• **Exercise aim**:
Reproduce each line, exactly, from the one containing "Rank the objects" through the end of the material. Exclude pictures.

Questions about pictured scenes
──────

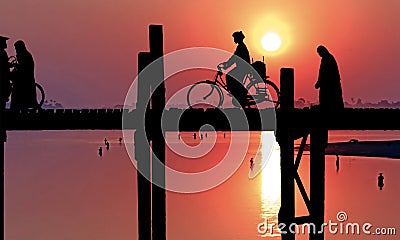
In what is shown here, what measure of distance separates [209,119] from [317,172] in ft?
7.56

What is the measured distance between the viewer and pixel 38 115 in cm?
1550

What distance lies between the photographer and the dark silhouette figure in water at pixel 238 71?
17784 mm

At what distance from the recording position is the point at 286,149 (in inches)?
585

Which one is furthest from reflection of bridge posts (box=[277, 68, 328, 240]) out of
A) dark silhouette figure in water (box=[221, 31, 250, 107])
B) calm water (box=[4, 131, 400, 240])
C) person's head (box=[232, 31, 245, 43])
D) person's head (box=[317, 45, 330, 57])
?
calm water (box=[4, 131, 400, 240])

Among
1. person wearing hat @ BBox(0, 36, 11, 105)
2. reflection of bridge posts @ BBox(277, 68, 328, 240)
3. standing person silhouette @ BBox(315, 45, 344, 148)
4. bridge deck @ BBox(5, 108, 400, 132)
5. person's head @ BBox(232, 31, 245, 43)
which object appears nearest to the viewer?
reflection of bridge posts @ BBox(277, 68, 328, 240)

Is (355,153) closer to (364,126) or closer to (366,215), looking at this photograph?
(366,215)

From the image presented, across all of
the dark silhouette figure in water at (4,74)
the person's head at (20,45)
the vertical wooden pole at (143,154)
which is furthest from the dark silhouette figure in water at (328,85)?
the person's head at (20,45)

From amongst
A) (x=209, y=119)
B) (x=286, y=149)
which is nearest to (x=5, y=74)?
(x=209, y=119)

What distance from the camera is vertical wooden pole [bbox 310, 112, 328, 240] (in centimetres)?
1497

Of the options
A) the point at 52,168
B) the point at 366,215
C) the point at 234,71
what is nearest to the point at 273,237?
the point at 366,215

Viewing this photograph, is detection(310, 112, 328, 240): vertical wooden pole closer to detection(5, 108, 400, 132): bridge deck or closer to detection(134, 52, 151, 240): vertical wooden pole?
detection(5, 108, 400, 132): bridge deck

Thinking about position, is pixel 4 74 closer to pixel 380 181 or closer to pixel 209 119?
pixel 209 119

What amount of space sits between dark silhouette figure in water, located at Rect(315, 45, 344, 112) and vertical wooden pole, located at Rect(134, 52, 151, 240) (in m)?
3.52

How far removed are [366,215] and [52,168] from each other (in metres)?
61.2
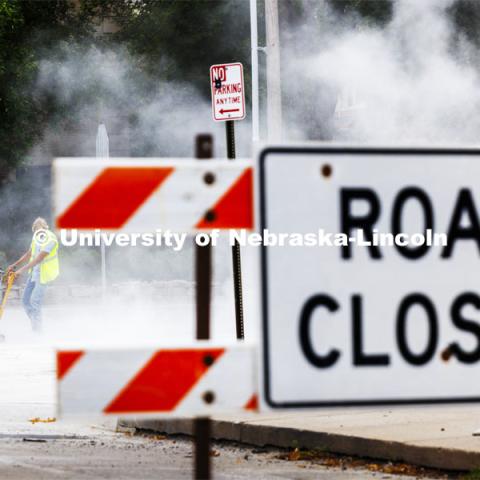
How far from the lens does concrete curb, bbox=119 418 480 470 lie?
8.03 meters

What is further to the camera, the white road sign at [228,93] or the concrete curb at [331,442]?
the white road sign at [228,93]

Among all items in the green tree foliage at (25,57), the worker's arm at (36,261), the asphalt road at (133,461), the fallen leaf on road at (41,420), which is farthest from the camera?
the green tree foliage at (25,57)

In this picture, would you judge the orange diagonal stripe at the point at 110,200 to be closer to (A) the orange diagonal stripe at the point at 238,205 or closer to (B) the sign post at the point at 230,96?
(A) the orange diagonal stripe at the point at 238,205

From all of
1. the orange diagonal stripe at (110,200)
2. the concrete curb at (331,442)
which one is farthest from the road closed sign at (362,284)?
the concrete curb at (331,442)

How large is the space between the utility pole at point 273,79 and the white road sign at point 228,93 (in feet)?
28.6

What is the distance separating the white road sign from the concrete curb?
10.3 ft

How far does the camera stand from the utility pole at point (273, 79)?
2235 centimetres

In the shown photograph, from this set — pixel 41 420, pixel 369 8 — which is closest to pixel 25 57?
pixel 369 8

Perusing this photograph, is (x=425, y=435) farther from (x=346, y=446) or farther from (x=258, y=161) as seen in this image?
(x=258, y=161)

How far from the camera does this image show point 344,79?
32938mm

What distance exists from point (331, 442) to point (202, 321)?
4902 mm

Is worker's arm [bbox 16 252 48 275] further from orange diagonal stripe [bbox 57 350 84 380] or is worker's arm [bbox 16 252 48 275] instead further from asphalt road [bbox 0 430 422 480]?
orange diagonal stripe [bbox 57 350 84 380]

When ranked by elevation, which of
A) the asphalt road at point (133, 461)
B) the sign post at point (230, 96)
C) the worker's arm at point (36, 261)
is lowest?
the asphalt road at point (133, 461)

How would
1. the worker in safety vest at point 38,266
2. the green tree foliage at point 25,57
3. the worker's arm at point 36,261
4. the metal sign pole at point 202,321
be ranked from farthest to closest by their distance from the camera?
the green tree foliage at point 25,57
the worker in safety vest at point 38,266
the worker's arm at point 36,261
the metal sign pole at point 202,321
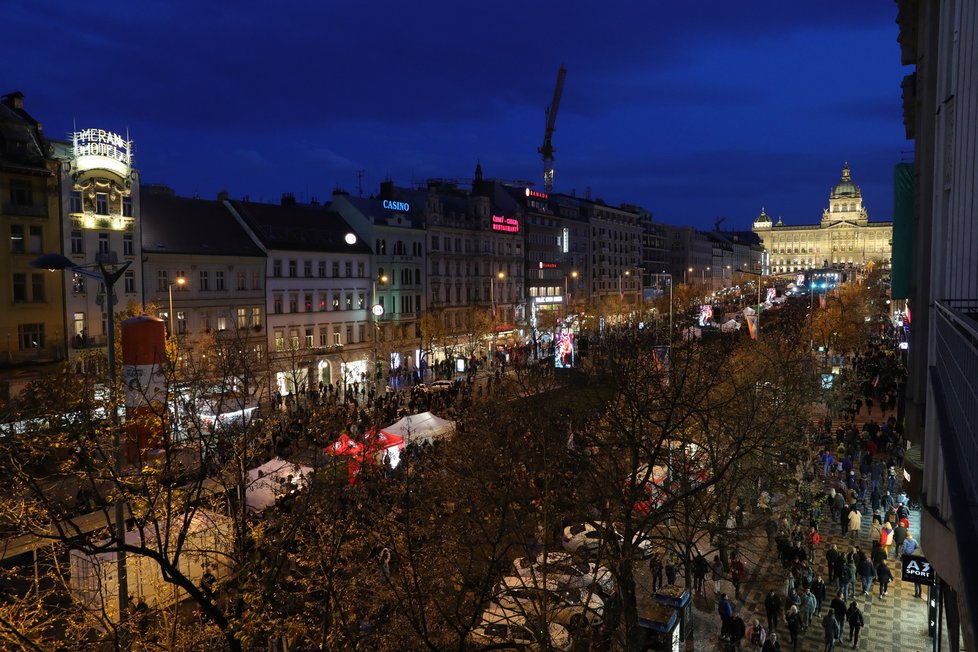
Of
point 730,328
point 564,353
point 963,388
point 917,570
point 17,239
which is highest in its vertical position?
point 17,239

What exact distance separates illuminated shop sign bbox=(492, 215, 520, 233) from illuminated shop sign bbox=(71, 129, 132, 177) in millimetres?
40117

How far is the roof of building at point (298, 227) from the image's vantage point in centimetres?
5188

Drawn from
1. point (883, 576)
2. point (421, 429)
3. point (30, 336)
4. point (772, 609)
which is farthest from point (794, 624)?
point (30, 336)

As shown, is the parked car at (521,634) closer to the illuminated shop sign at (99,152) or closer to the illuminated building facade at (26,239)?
the illuminated building facade at (26,239)

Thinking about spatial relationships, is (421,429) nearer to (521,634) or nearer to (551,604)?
(551,604)

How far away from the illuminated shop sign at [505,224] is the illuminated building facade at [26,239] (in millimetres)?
43970

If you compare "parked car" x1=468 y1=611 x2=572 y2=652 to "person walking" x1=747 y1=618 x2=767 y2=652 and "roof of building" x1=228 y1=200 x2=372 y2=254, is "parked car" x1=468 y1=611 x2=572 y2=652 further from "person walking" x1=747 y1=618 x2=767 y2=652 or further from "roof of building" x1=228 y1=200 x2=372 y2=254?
"roof of building" x1=228 y1=200 x2=372 y2=254

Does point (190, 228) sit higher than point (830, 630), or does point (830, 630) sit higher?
point (190, 228)

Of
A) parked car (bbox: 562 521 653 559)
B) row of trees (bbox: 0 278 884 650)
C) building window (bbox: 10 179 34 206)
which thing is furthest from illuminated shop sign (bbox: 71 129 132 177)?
parked car (bbox: 562 521 653 559)

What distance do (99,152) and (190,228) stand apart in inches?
321

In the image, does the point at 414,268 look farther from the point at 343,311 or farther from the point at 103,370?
the point at 103,370

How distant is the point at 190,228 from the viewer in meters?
47.8

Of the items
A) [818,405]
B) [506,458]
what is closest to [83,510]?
[506,458]

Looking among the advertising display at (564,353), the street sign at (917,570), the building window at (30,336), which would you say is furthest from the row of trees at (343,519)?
the advertising display at (564,353)
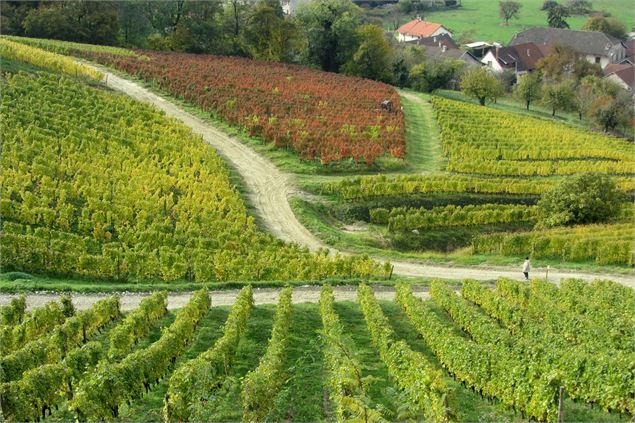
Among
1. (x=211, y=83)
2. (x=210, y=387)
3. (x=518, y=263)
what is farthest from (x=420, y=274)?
(x=211, y=83)

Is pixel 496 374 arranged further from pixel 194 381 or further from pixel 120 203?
pixel 120 203

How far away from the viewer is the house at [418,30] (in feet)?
433

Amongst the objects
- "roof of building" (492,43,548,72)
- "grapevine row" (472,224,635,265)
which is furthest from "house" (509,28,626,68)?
"grapevine row" (472,224,635,265)

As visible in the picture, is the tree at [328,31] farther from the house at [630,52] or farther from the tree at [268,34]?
the house at [630,52]

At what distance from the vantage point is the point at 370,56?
78375mm

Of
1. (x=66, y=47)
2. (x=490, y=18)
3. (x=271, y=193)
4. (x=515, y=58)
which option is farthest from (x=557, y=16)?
(x=271, y=193)

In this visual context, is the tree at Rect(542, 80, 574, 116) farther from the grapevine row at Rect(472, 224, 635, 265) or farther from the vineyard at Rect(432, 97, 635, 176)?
the grapevine row at Rect(472, 224, 635, 265)

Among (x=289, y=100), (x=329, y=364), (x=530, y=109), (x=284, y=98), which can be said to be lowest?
(x=329, y=364)

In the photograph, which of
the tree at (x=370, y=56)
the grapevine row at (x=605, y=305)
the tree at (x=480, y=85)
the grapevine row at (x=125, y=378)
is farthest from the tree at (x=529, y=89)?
the grapevine row at (x=125, y=378)

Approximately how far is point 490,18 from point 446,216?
124m

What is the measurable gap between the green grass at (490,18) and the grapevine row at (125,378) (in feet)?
415

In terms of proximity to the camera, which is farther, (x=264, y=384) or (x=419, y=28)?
(x=419, y=28)

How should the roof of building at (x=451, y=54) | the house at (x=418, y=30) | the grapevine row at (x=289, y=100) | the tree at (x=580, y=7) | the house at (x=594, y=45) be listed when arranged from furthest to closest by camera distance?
the tree at (x=580, y=7), the house at (x=418, y=30), the house at (x=594, y=45), the roof of building at (x=451, y=54), the grapevine row at (x=289, y=100)

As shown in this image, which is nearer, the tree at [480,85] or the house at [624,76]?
the tree at [480,85]
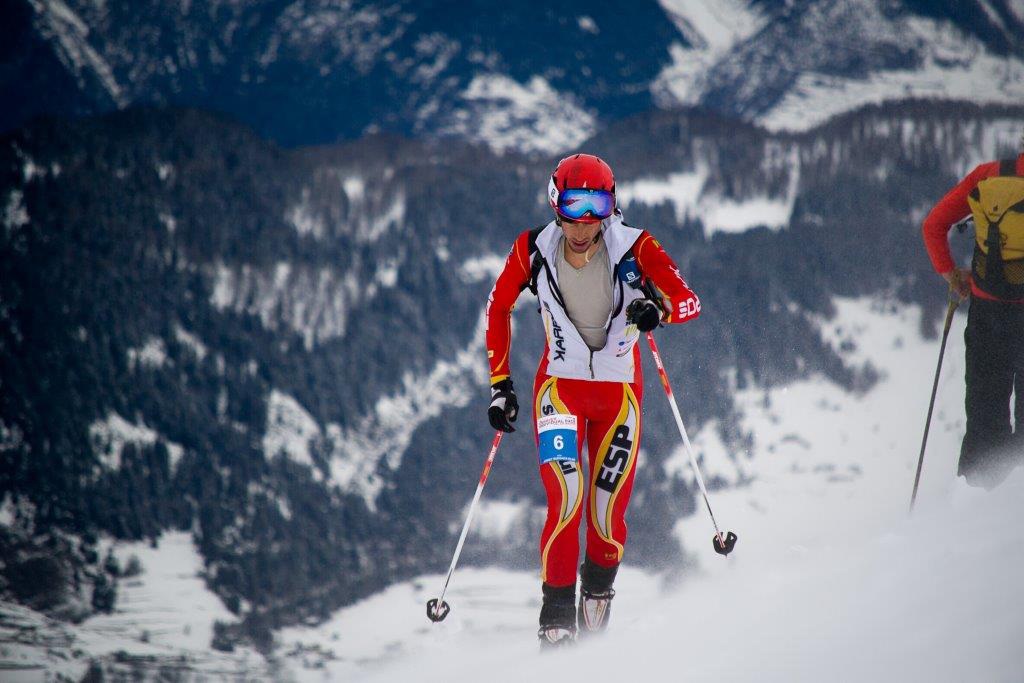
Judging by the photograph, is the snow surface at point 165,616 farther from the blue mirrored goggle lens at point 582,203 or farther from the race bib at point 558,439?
the blue mirrored goggle lens at point 582,203

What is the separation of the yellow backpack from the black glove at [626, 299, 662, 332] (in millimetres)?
4527

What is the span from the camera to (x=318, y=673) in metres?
182

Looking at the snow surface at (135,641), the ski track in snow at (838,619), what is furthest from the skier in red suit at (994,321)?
the snow surface at (135,641)

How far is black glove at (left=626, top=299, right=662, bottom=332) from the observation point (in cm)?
869

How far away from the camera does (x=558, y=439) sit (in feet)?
30.1

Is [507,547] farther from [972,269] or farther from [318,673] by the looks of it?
[972,269]

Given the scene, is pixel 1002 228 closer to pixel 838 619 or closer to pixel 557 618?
pixel 838 619

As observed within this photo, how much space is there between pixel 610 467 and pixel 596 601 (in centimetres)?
136

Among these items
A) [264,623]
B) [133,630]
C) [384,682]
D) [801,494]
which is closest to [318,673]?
[264,623]

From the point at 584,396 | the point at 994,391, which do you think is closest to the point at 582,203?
the point at 584,396

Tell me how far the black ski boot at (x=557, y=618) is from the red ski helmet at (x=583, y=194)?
365 cm

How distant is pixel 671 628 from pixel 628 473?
1558 mm

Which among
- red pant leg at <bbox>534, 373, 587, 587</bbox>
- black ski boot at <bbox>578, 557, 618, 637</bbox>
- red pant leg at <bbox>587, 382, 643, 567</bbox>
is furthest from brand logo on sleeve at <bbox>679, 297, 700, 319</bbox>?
black ski boot at <bbox>578, 557, 618, 637</bbox>

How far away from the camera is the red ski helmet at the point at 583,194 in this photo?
29.3 feet
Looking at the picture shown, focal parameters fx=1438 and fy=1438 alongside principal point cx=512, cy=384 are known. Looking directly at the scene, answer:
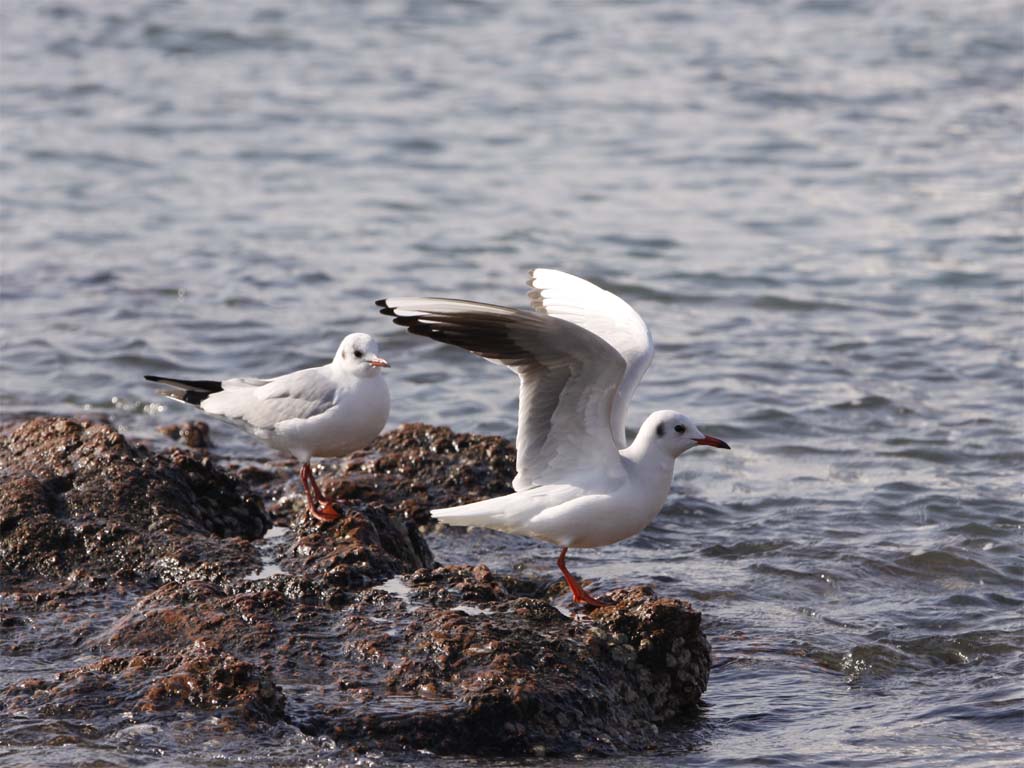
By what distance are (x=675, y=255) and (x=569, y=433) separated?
757 centimetres

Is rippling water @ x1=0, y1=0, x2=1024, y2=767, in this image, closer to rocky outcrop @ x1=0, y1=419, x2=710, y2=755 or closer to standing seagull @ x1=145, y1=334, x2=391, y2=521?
rocky outcrop @ x1=0, y1=419, x2=710, y2=755

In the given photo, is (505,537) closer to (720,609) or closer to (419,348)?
(720,609)

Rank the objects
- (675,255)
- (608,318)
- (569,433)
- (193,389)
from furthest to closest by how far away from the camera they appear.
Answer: (675,255)
(193,389)
(608,318)
(569,433)

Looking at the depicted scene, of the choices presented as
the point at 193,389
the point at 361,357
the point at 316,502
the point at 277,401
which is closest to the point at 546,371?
the point at 361,357

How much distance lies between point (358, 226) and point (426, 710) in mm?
9570

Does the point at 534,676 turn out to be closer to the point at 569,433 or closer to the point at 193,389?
the point at 569,433

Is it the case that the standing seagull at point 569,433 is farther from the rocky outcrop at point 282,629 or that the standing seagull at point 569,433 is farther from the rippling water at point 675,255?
the rippling water at point 675,255

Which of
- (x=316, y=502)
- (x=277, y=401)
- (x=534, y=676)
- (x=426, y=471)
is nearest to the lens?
(x=534, y=676)

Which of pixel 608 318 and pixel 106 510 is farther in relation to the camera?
pixel 608 318

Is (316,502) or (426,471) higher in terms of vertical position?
(316,502)

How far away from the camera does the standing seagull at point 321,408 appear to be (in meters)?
6.69

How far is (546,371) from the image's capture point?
5.73 meters

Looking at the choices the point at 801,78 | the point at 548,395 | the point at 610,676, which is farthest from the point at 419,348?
the point at 801,78

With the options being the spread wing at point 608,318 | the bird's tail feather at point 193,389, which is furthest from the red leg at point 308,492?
the spread wing at point 608,318
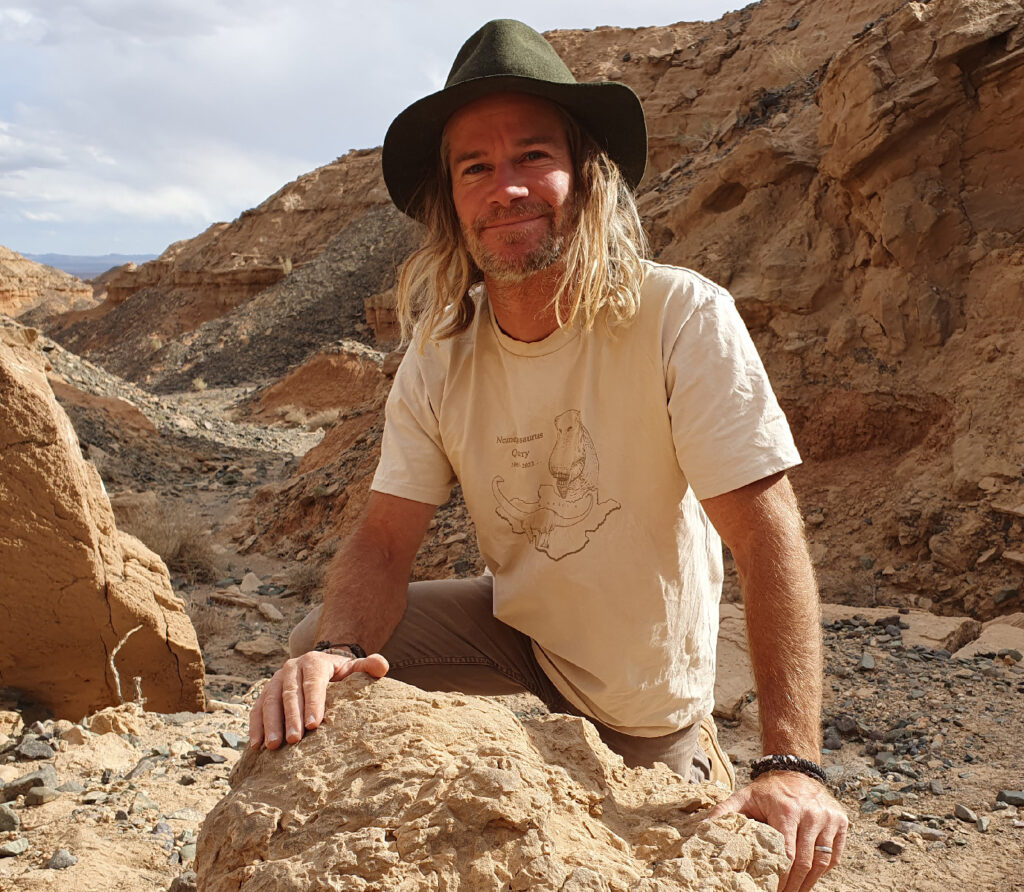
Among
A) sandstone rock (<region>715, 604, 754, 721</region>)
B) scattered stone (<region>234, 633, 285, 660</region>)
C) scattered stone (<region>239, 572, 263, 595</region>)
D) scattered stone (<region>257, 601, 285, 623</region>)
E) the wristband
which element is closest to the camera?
the wristband

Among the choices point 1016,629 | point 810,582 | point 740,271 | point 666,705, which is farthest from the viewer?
point 740,271

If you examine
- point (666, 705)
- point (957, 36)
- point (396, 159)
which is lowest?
point (666, 705)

──────

• **Result of this task**:
Rank the objects
- (675,255)
- (608,318)
- (569,433)
- (193,389)
from furthest to closest by how far away from the camera they appear.
Answer: (675,255)
(193,389)
(608,318)
(569,433)

Looking at the depicted scene, of the choices presented as
the point at 193,389
the point at 361,357
the point at 316,502
the point at 277,401
which is closest to the point at 546,371?
the point at 361,357

How much distance lies between point (358, 226) and point (426, 710) in mm?
9570

Does the point at 534,676 turn out to be closer to the point at 569,433 or closer to the point at 193,389?
the point at 569,433

Is it the case that the standing seagull at point 569,433 is farther from the rocky outcrop at point 282,629 or that the standing seagull at point 569,433 is farther from the rippling water at point 675,255?
the rippling water at point 675,255

Which of
- (x=316, y=502)
- (x=277, y=401)
- (x=534, y=676)
- (x=426, y=471)
is nearest to the lens?
(x=534, y=676)

Which of pixel 608 318 and pixel 106 510 is farther in relation to the camera?
pixel 608 318

Is (316,502) or (426,471) higher in terms of vertical position?
(316,502)

How far away from the camera does the standing seagull at point 321,408 appear to be (in meters)?
6.69

How far is (546,371) from the image's capture point?
5.73 meters

Looking at the choices the point at 801,78 | the point at 548,395 | the point at 610,676, which is farthest from the point at 419,348?
the point at 801,78

With the options being the spread wing at point 608,318 | the bird's tail feather at point 193,389, which is furthest from the red leg at point 308,492?
the spread wing at point 608,318
Among
A) sandstone rock (<region>715, 604, 754, 721</region>)
B) scattered stone (<region>234, 633, 285, 660</region>)
C) scattered stone (<region>239, 572, 263, 595</region>)
D) scattered stone (<region>257, 601, 285, 623</region>)
E) the wristband
which element is closest to the camera?
the wristband

Among the choices point 1016,629 | point 810,582 | point 740,271 | point 666,705, which is farthest from the viewer?
point 740,271

If you examine
- point (666, 705)
- point (957, 36)
- point (396, 159)
which is lowest?
point (666, 705)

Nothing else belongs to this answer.